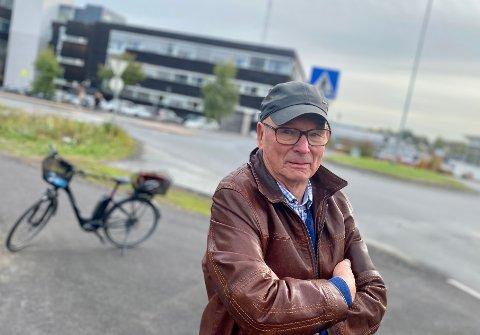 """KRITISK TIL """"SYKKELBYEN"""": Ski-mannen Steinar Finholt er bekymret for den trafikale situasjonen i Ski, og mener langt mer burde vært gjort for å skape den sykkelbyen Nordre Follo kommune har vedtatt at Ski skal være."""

= = = = = = =

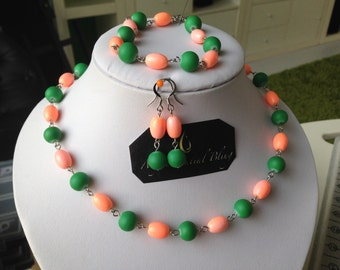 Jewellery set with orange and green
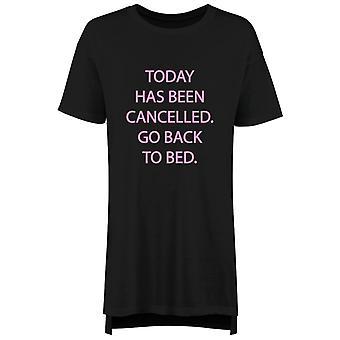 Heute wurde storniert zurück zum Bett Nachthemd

= = = = = = =

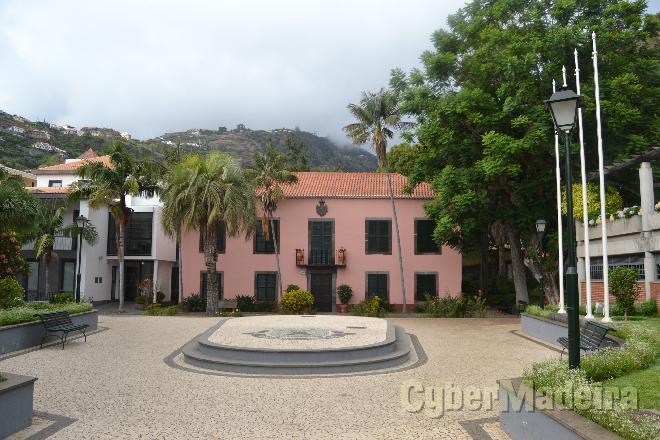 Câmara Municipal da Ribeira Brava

= = = = = = =

Required work:
Above are some entries; copy exactly the lines from the line with "Jewellery set with orange and green" through the line with "Heute wurde storniert", both included, but none of the pictures.

Written answer:
 Jewellery set with orange and green
 Heute wurde storniert zurück zum Bett Nachthemd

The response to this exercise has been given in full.